Dataset material
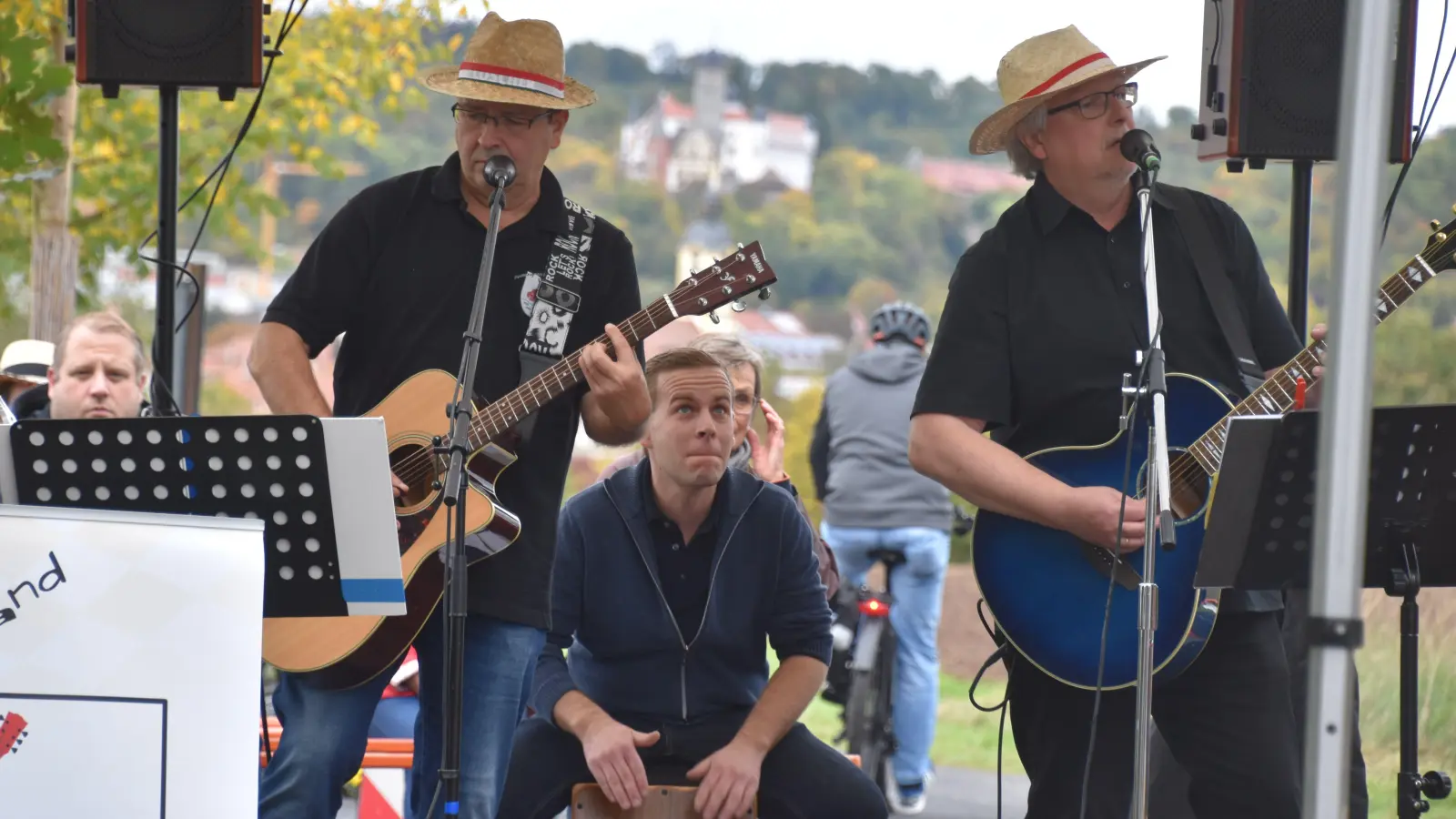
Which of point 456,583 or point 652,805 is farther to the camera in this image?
point 652,805

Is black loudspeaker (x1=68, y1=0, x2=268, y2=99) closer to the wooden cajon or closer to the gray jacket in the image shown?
the wooden cajon

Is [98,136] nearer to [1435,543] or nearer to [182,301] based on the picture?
[182,301]

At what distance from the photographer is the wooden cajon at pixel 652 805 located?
156 inches

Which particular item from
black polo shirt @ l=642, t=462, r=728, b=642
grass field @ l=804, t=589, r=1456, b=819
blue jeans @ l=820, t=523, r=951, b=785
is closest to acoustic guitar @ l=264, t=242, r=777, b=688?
black polo shirt @ l=642, t=462, r=728, b=642

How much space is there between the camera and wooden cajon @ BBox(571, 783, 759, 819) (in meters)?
3.97

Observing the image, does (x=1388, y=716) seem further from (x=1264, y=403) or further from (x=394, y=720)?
(x=1264, y=403)

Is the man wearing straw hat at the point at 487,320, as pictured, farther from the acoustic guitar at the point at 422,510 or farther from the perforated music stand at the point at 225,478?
the perforated music stand at the point at 225,478

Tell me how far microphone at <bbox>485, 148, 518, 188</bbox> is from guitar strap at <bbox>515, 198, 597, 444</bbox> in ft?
1.03

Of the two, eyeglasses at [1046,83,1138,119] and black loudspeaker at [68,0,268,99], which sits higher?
black loudspeaker at [68,0,268,99]

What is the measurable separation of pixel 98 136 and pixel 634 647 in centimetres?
619

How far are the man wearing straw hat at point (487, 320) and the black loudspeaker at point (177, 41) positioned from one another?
749 millimetres

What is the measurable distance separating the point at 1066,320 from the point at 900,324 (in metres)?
4.23

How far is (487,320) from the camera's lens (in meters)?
3.80

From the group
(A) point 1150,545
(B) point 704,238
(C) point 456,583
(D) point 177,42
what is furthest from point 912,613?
(B) point 704,238
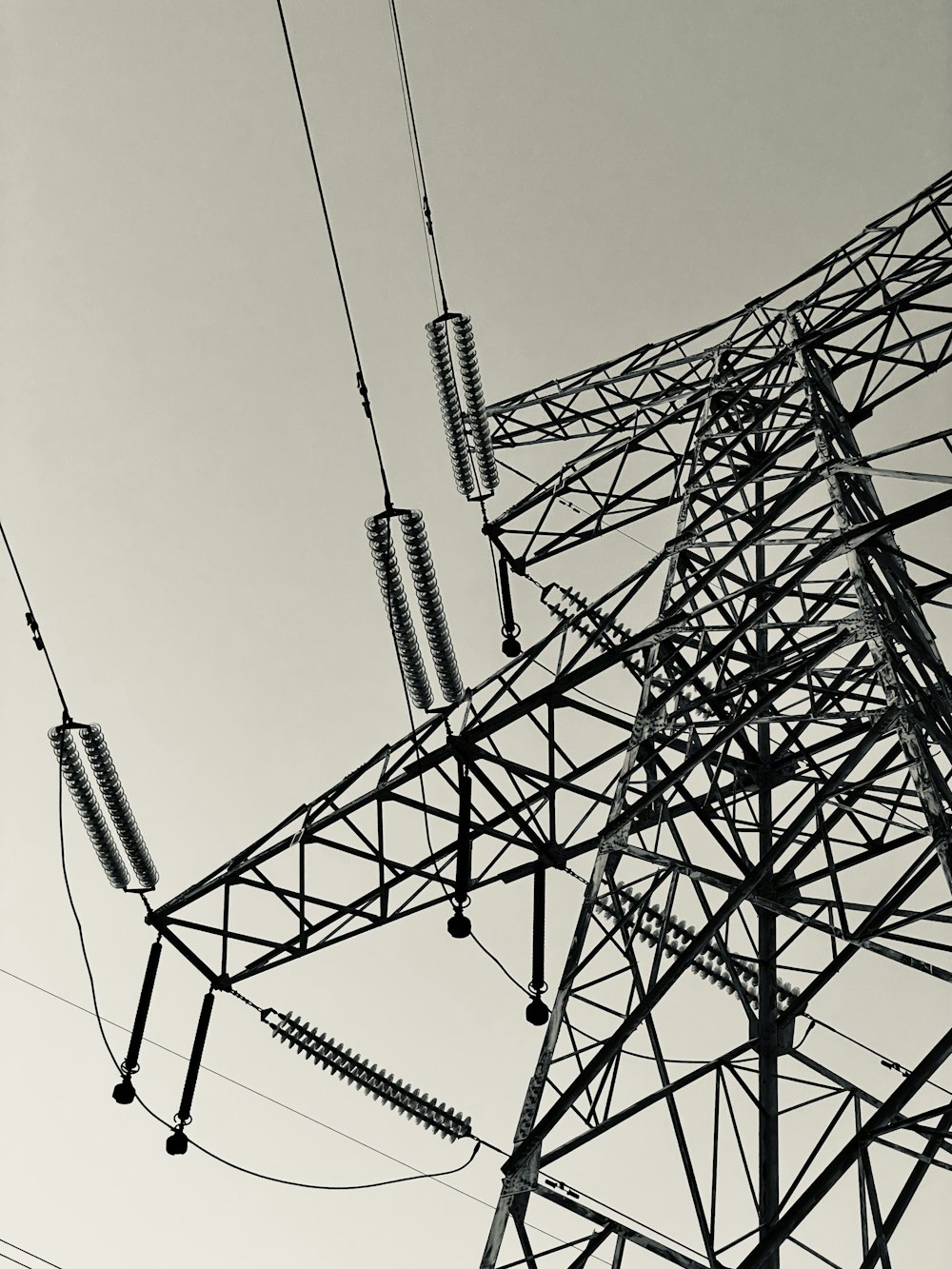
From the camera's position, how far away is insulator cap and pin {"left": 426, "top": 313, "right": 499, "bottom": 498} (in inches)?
479

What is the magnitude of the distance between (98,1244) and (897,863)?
13.8 meters

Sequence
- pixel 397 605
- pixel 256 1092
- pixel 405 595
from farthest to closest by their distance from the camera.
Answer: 1. pixel 256 1092
2. pixel 397 605
3. pixel 405 595

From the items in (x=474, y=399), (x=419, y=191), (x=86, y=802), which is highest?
(x=419, y=191)

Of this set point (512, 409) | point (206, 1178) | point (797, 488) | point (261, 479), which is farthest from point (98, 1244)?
point (797, 488)

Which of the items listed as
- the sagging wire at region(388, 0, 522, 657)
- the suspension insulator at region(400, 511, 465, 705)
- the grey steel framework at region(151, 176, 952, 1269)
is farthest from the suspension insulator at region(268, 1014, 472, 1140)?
the sagging wire at region(388, 0, 522, 657)

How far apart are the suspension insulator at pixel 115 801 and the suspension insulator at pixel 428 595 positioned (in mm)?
2703

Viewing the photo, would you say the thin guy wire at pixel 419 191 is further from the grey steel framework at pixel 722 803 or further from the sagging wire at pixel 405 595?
the sagging wire at pixel 405 595

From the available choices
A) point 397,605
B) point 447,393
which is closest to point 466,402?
point 447,393

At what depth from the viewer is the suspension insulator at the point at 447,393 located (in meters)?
12.2

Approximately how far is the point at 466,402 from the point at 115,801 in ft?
19.0

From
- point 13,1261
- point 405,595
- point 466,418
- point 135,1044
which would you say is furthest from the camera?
point 13,1261

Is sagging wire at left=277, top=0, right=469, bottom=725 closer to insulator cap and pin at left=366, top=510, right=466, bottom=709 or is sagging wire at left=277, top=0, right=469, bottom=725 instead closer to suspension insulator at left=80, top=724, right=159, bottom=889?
insulator cap and pin at left=366, top=510, right=466, bottom=709

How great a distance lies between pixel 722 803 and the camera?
25.7 feet

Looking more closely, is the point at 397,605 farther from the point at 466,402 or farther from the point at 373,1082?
the point at 373,1082
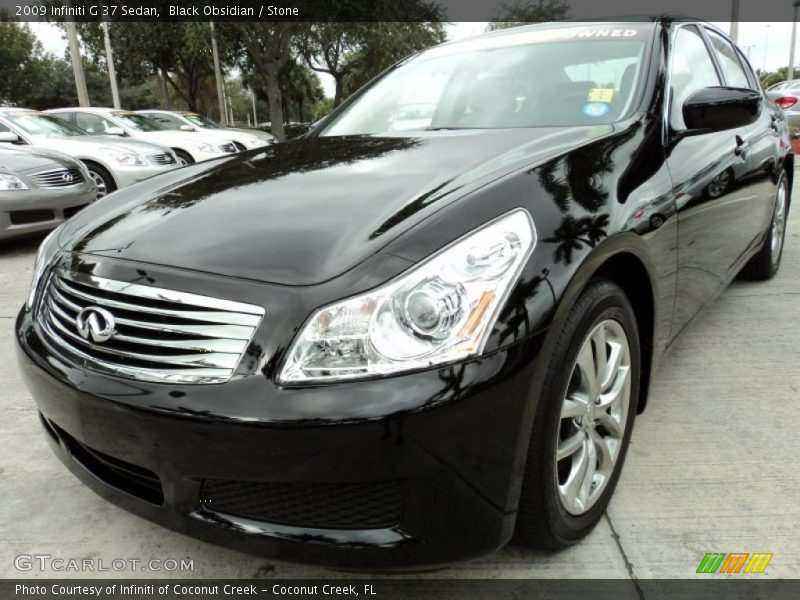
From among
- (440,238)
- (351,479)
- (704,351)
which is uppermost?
(440,238)

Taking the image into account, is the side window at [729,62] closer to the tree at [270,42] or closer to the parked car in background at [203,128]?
the parked car in background at [203,128]

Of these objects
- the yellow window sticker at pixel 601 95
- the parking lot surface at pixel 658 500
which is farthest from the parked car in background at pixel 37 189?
the yellow window sticker at pixel 601 95

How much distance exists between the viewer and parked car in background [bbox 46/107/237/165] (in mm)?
10297

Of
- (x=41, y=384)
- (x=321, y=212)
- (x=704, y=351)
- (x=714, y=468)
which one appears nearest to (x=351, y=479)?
(x=321, y=212)

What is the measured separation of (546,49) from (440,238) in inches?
64.2

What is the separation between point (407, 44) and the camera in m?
25.2

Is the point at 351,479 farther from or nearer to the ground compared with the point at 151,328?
A: nearer to the ground

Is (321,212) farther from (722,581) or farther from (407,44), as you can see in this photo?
(407,44)

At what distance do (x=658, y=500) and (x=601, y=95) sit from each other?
4.60 ft

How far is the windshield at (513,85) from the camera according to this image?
2.46m

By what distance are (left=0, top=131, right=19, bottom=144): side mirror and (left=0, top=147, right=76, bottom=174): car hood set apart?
1255 millimetres

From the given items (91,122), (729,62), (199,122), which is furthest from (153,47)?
(729,62)

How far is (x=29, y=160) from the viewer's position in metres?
6.20
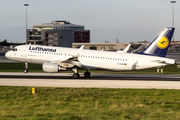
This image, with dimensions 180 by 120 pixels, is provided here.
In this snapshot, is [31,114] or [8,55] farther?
[8,55]

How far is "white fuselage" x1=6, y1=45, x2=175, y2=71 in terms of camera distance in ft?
125

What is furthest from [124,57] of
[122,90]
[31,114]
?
[31,114]

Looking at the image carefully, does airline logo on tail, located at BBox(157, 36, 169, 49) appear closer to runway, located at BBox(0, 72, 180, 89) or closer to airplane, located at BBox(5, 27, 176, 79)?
airplane, located at BBox(5, 27, 176, 79)

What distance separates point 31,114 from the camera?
16.5m

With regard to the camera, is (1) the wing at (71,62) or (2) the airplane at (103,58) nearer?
(1) the wing at (71,62)

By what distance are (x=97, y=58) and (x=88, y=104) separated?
62.4 feet

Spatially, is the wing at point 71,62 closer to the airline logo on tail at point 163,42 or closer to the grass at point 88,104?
the airline logo on tail at point 163,42

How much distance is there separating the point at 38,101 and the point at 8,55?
2168 cm

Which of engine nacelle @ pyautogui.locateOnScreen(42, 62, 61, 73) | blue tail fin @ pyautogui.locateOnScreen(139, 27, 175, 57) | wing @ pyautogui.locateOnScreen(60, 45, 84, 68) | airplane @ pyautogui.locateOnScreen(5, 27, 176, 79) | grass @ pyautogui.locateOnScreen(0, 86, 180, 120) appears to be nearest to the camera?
grass @ pyautogui.locateOnScreen(0, 86, 180, 120)

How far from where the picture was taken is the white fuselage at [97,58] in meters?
38.2

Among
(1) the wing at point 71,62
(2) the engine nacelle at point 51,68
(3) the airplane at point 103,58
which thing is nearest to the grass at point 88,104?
(2) the engine nacelle at point 51,68

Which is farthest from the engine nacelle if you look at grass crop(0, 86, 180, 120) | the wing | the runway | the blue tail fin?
the blue tail fin

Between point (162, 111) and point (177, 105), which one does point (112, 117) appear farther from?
point (177, 105)

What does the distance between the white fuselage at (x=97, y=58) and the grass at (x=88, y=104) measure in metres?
11.6
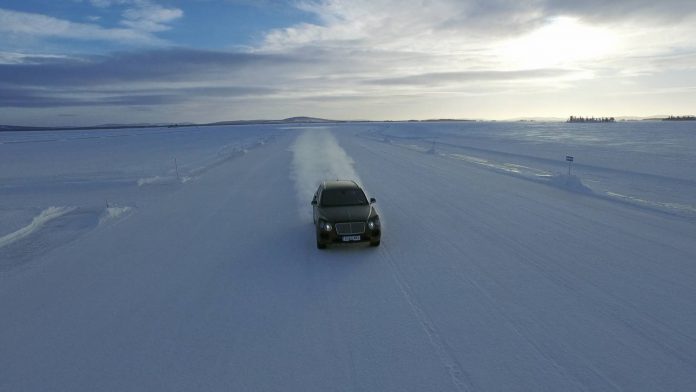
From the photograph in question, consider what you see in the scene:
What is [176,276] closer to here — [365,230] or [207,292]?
[207,292]

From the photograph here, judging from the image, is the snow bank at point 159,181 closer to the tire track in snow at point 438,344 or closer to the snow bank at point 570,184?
the tire track in snow at point 438,344

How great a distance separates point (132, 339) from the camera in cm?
555

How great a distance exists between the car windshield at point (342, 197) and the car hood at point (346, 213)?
29 cm

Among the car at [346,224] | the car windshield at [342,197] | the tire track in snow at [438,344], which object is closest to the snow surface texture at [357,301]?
the tire track in snow at [438,344]

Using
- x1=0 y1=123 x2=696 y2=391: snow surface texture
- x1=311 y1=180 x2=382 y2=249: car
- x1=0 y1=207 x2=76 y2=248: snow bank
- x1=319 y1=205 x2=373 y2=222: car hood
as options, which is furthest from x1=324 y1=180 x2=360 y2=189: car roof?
x1=0 y1=207 x2=76 y2=248: snow bank

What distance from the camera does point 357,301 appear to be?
657cm

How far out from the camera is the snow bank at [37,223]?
34.3 feet

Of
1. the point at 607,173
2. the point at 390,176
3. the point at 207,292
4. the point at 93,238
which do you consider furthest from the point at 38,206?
the point at 607,173

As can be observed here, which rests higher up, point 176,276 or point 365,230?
point 365,230

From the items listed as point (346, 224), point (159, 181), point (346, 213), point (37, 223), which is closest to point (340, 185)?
point (346, 213)

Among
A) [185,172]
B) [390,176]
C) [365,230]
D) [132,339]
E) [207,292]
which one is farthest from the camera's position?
[185,172]

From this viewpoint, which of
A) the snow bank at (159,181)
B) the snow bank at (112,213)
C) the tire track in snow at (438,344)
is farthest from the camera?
the snow bank at (159,181)

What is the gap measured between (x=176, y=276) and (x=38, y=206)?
1092cm

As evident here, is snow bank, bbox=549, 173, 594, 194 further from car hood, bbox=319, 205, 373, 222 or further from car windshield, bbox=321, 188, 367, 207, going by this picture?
car hood, bbox=319, 205, 373, 222
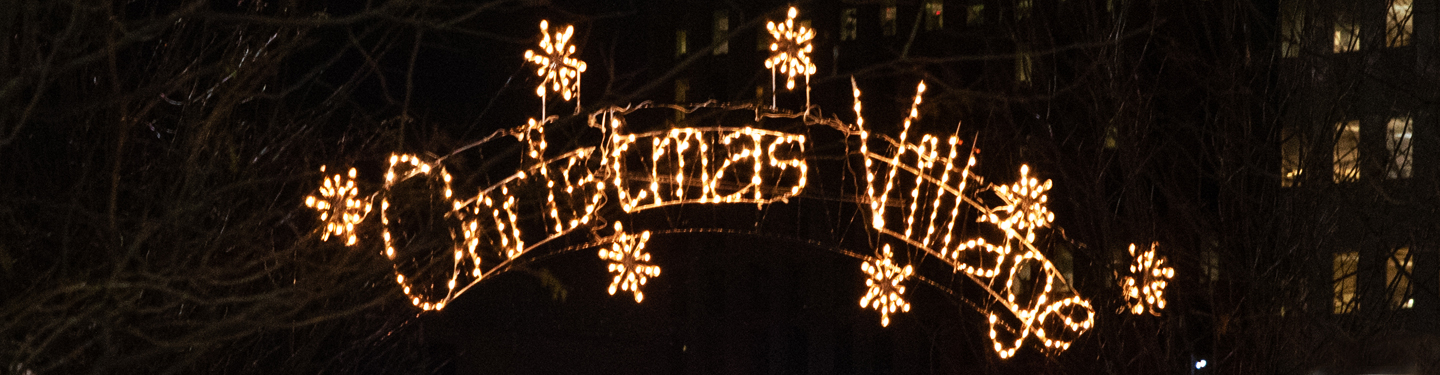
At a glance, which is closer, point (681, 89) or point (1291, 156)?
point (1291, 156)

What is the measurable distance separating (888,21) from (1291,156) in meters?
16.1

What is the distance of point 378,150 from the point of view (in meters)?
13.4

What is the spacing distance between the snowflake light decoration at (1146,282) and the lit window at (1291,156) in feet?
2.46

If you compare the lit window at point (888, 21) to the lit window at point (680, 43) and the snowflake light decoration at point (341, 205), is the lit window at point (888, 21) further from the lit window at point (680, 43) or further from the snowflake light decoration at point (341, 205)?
the snowflake light decoration at point (341, 205)

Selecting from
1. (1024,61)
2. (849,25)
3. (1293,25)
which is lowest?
(1024,61)

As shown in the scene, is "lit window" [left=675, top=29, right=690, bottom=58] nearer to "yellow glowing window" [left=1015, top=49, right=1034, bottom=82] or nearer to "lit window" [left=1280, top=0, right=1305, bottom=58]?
"yellow glowing window" [left=1015, top=49, right=1034, bottom=82]

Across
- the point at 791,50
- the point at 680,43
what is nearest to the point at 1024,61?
the point at 791,50

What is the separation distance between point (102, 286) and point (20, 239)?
14.8 ft

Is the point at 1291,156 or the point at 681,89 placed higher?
the point at 681,89

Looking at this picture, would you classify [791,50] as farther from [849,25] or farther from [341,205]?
[849,25]

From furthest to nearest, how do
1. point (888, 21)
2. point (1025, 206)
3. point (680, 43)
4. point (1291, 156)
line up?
1. point (680, 43)
2. point (888, 21)
3. point (1025, 206)
4. point (1291, 156)

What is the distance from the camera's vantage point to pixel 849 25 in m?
24.3

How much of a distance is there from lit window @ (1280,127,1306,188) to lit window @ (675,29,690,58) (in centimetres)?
2153

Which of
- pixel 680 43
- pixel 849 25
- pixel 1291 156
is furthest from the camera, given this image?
pixel 680 43
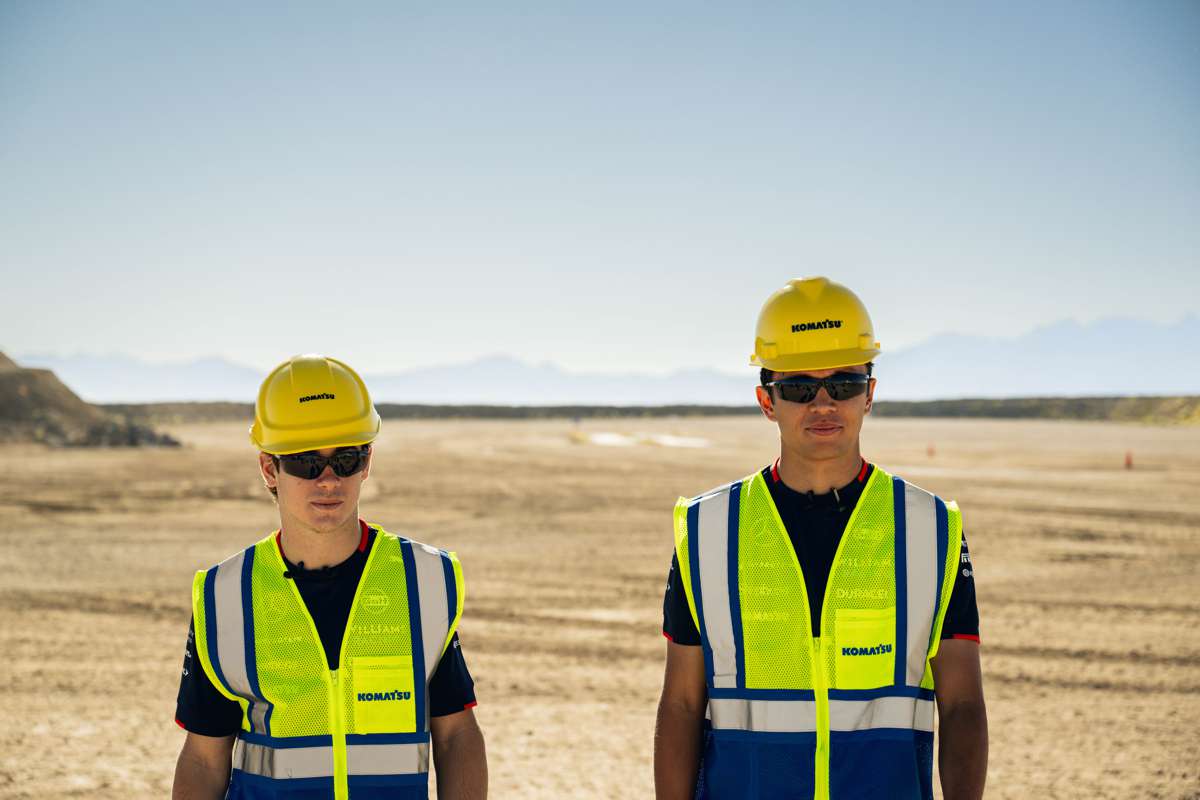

**EXERCISE DIRECTIONS**
Reproduce the material verbatim from the line containing "What is the distance from" through the end. Leave the pictures out.

**WORKED SOLUTION**
What is the distance from the camera's vantage point to pixel 849 25 in m?
24.3

How much of a distance is there from lit window @ (1280,127,1306,188) to lit window @ (675,29,690,58) (in centimetres)?
2153

Which of
- pixel 680 43
- pixel 849 25
- pixel 1291 156
is furthest from the camera, given this image?
pixel 680 43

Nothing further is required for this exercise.